Another important factor behind Israel’s violence against Palestinian civilians, as I have explained here, is hatred – hatred driven by fear, envy and anger.
Israel fears everything that concerns Palestinian steadfastness, Palestinian unity, Palestinian resistance, Palestinian poetry and all Palestinian national symbols. Such fear breeds hatred because a state that is always afraid cannot be free. Israel is angry at the Palestinians because they refuse to give up or give in because they won’t go away – far away.
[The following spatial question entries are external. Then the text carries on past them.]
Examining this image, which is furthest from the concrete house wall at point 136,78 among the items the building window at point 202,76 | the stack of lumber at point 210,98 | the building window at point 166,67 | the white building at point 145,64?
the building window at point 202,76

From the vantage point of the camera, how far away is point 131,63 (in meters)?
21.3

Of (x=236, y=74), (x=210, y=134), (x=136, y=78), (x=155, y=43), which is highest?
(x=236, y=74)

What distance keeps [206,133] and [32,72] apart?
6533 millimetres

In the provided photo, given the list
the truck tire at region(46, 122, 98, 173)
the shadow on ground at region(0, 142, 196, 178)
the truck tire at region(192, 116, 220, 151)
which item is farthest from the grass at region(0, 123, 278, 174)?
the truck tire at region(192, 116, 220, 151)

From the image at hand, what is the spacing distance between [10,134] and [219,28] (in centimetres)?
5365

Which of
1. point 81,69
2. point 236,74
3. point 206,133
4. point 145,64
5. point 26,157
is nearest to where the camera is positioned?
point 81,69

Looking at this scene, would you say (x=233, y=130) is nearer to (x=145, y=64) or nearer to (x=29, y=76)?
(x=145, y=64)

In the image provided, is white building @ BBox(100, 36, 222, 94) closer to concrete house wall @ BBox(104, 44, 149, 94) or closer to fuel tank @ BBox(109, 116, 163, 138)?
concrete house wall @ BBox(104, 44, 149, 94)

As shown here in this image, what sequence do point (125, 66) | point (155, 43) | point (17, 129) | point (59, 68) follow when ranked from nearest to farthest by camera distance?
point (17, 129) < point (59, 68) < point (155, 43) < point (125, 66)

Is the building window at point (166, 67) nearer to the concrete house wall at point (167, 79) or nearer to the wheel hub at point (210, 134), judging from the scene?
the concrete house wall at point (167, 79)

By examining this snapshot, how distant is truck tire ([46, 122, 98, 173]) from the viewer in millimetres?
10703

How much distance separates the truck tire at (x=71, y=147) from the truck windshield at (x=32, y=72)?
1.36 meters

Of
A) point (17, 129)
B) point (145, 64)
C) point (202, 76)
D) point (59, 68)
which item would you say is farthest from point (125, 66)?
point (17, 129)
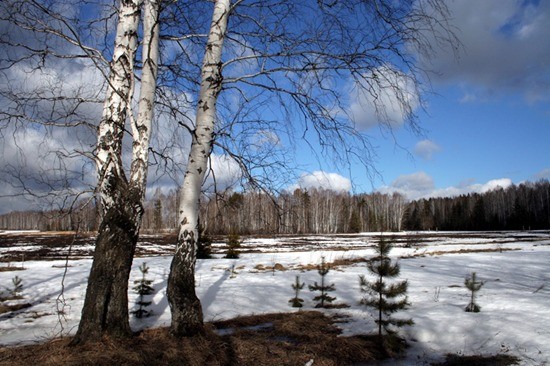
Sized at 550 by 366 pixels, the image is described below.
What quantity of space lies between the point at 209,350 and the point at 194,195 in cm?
176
They refuse to give up their basic rights, let alone admit defeat. Israel is also jealous of the internal strength and external pride of the Palestinians. It is jealous of their strong faith and sacrifice.
In short, Israel hates the Palestinian people for hindering the realization of the Zionist utopia over all of historic Palestine. And as I wrote last year, it especially hates the people of Gaza, who have turned the dream into a nightmare.
But the answer in Gaza and the rest of Palestine cannot be more killing and more occupation. In fact, Israel’s ongoing industrial massacre and nationwide repression of Palestinians in retaliation for Hamas’s horrific October 7 attacks in southern Israel is both utterly criminal and terribly stupid. Israel has tried to live by the sword for the past 75 years, but it has sowed more of the same insecurity, shame and anger. Repeating the same strategy over and over again and expecting different results is indeed stupid. If it continues to deny the Palestinians a life and a future, Israel will ultimately have no life and a livable future in this Arab region.